▶ Task to carry out
Quote each line of the material below verbatim, leaving out the pictures.

(Stored data)
⁂

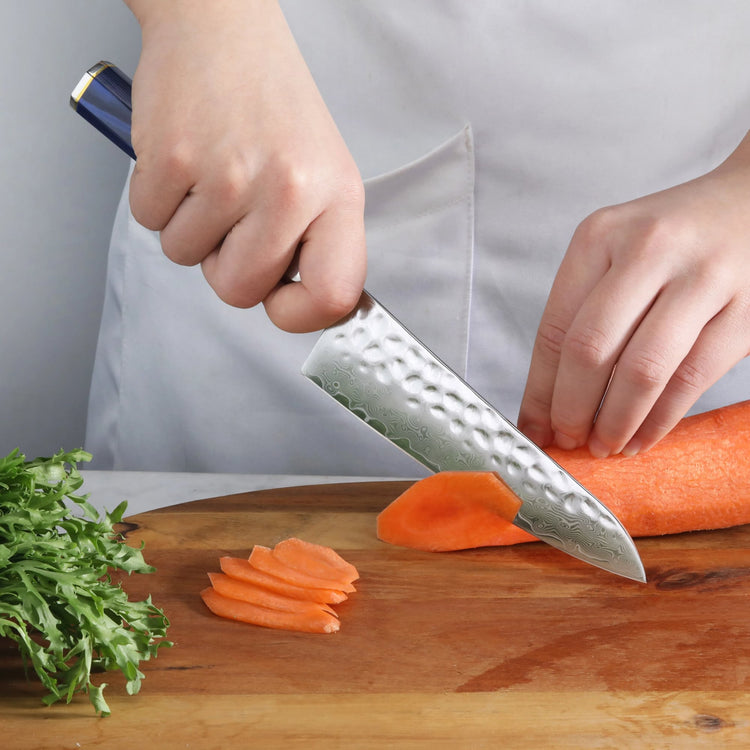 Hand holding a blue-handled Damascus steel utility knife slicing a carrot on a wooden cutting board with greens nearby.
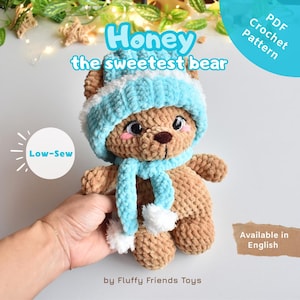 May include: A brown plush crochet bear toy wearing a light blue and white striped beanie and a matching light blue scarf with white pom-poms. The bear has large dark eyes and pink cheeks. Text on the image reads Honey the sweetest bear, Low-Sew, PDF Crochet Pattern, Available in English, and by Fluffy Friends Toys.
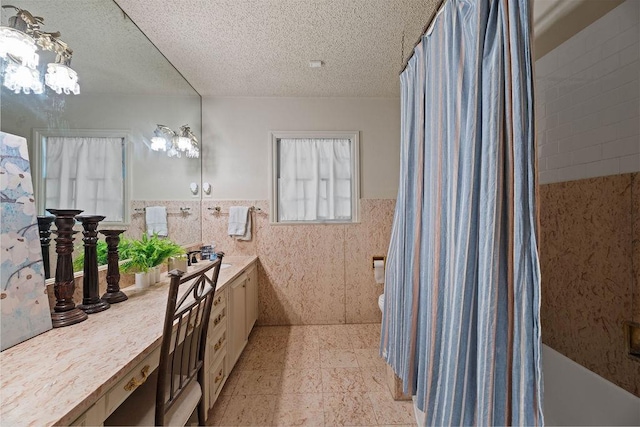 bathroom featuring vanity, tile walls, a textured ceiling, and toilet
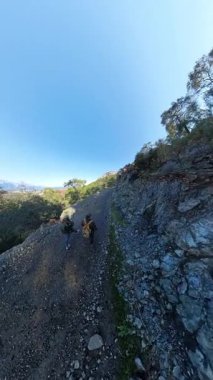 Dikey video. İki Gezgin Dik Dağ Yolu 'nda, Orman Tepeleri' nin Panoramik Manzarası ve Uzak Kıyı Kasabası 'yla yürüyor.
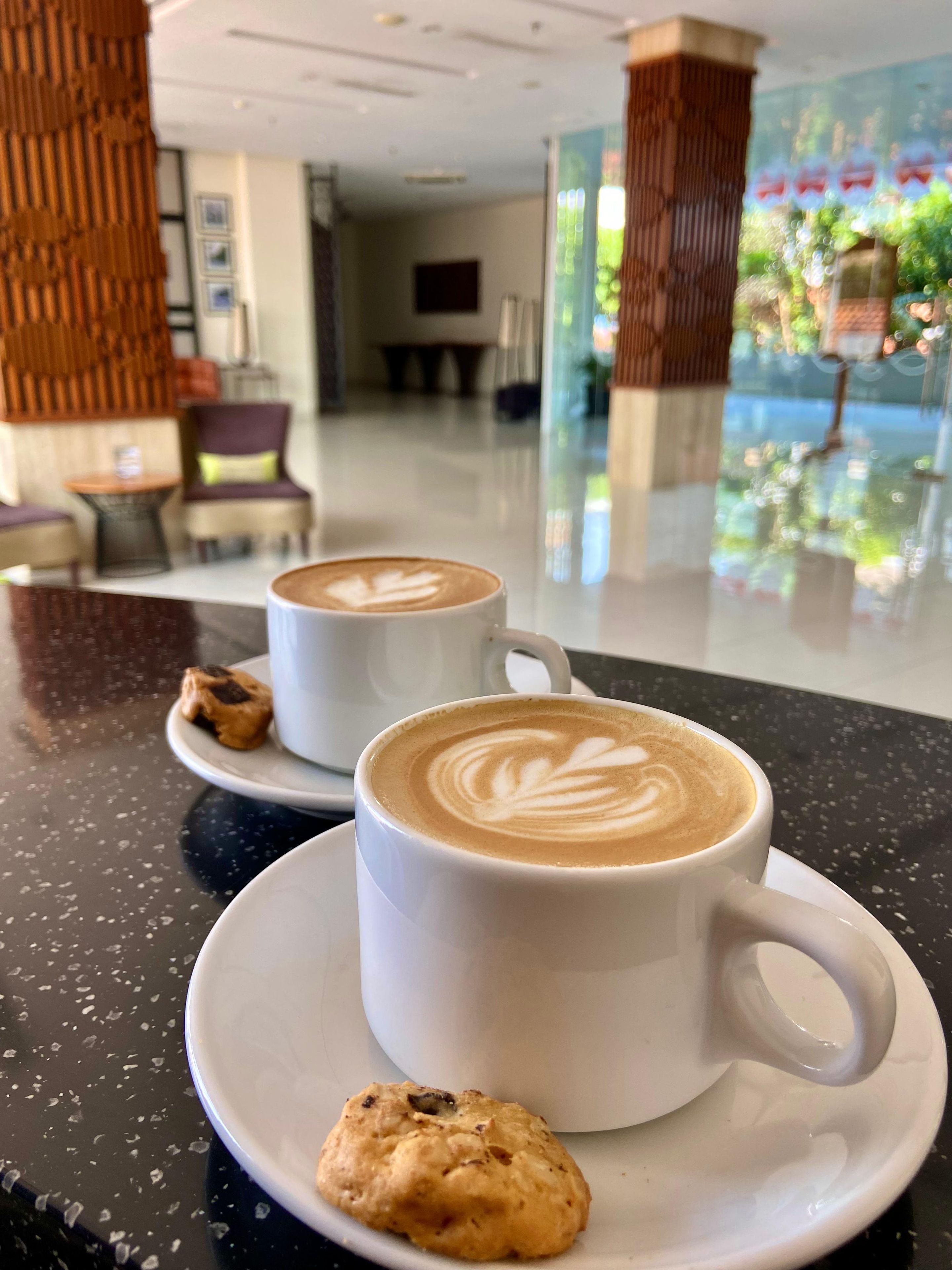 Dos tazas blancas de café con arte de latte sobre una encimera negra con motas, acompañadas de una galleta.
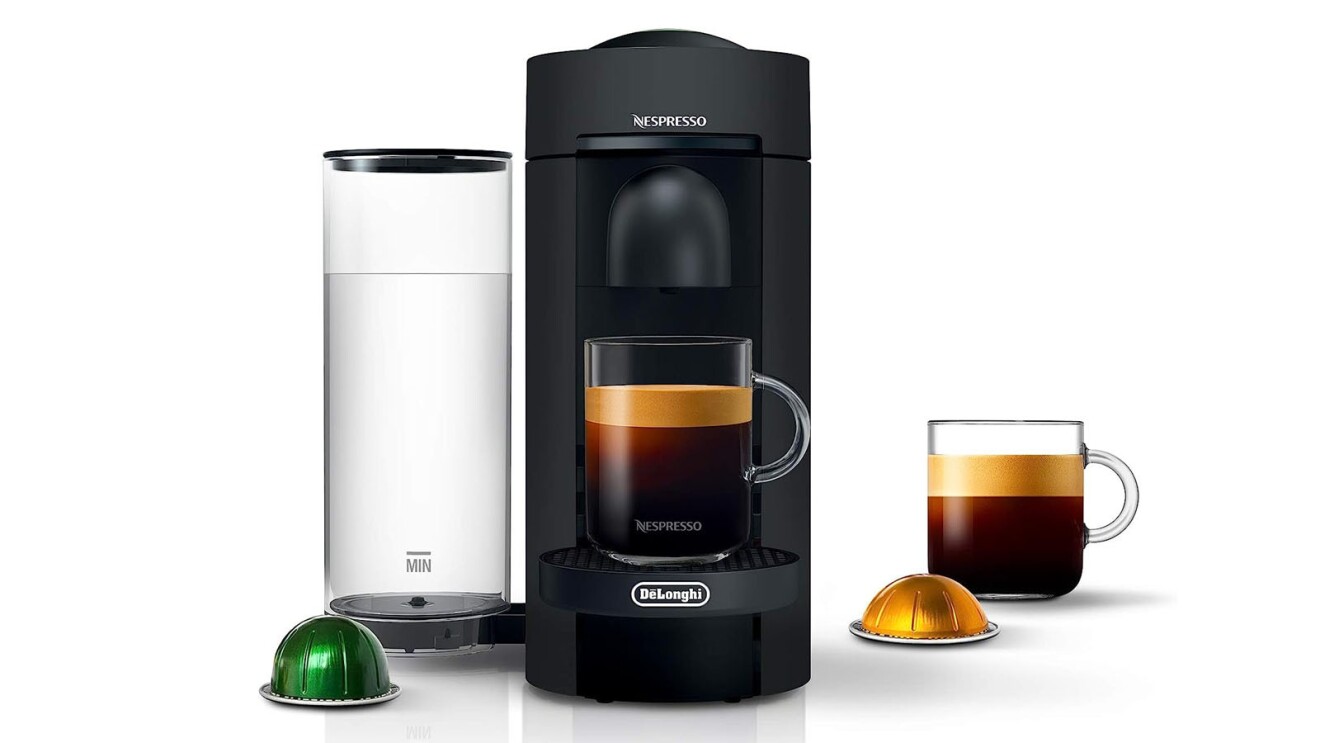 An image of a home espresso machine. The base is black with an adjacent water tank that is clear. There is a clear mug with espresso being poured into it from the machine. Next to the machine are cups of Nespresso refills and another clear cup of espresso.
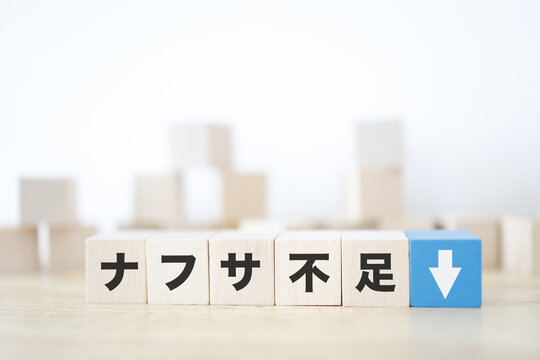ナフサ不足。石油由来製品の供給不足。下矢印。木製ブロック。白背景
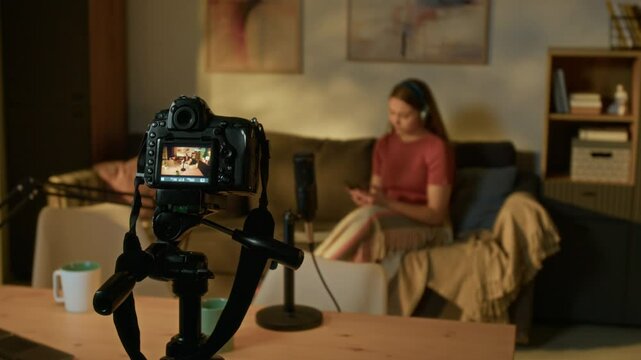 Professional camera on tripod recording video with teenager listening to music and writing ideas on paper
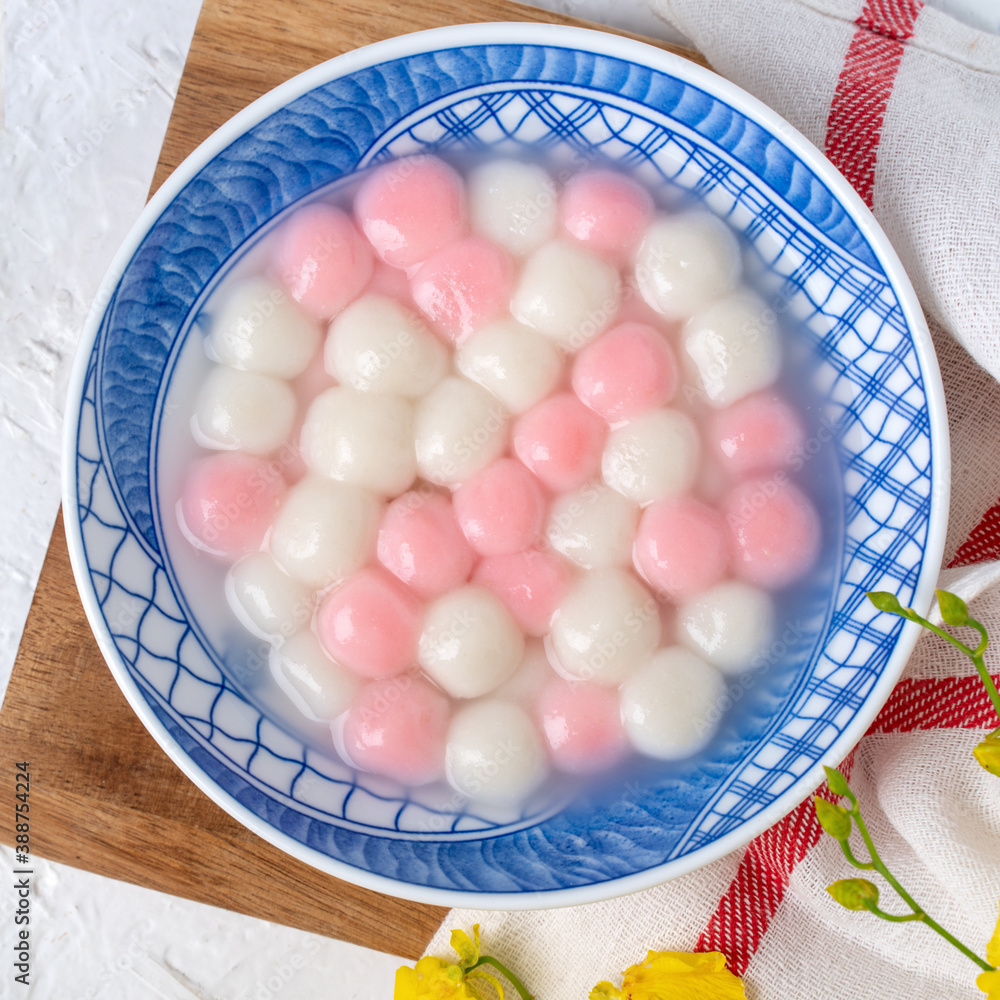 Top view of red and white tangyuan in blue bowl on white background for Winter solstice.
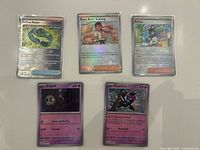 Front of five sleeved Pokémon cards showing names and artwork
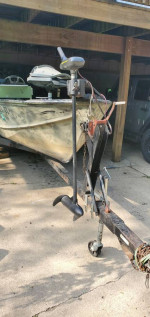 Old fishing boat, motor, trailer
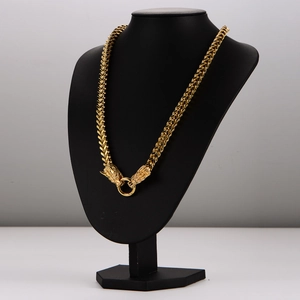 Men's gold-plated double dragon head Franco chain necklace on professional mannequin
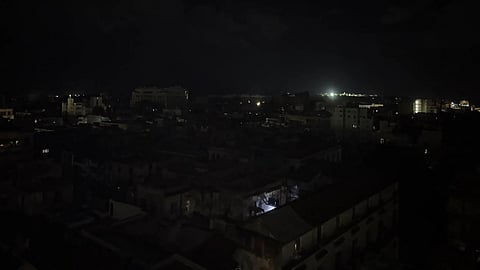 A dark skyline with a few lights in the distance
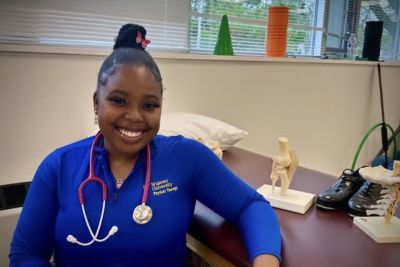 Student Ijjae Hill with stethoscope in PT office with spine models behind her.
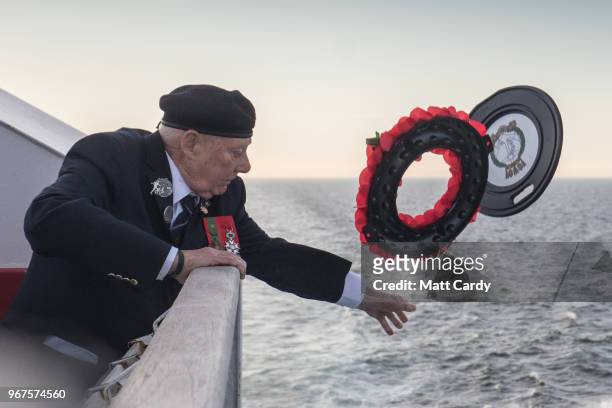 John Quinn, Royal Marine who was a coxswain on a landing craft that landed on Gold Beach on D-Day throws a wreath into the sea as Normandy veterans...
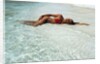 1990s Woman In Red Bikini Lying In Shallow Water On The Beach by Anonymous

⁂

▶ Expected answer
 Hand holding a blue-handled Damascus steel utility knife slicing a carrot on a wooden cutting board with greens nearby.
 May include: A brown plush crochet bear toy wearing a light blue and white striped beanie and a matching light blue scarf with white pom-poms. The bear has large dark eyes and pink cheeks. Text on the image reads Honey the sweetest bear, Low-Sew, PDF Crochet Pattern, Available in English, and by Fluffy Friends Toys.
 bathroom featuring vanity, tile walls, a textured ceiling, and toilet
 Dikey video. İki Gezgin Dik Dağ Yolu 'nda, Orman Tepeleri' nin Panoramik Manzarası ve Uzak Kıyı Kasabası 'yla yürüyor.
 Dos tazas blancas de café con arte de latte sobre una encimera negra con motas, acompañadas de una galleta.
 An image of a home espresso machine. The base is black with an adjacent water tank that is clear. There is a clear mug with espresso being poured into it from the machine. Next to the machine are cups of Nespresso refills and another clear cup of espresso.
ナフサ不足。石油由来製品の供給不足。下矢印。木製ブロック。白背景
 Professional camera on tripod recording video with teenager listening to music and writing ideas on paper
 Top view of red and white tangyuan in blue bowl on white background for Winter solstice.
 Front of five sleeved Pokémon cards showing names and artwork
 Old fishing boat, motor, trailer
 Men's gold-plated double dragon head Franco chain necklace on professional mannequin
 A dark skyline with a few lights in the distance
 Student Ijjae Hill with stethoscope in PT office with spine models behind her.
 John Quinn, Royal Marine who was a coxswain on a landing craft that landed on Gold Beach on D-Day throws a wreath into the sea as Normandy veterans...
 1990s Woman In Red Bikini Lying In Shallow Water On The Beach by Anonymous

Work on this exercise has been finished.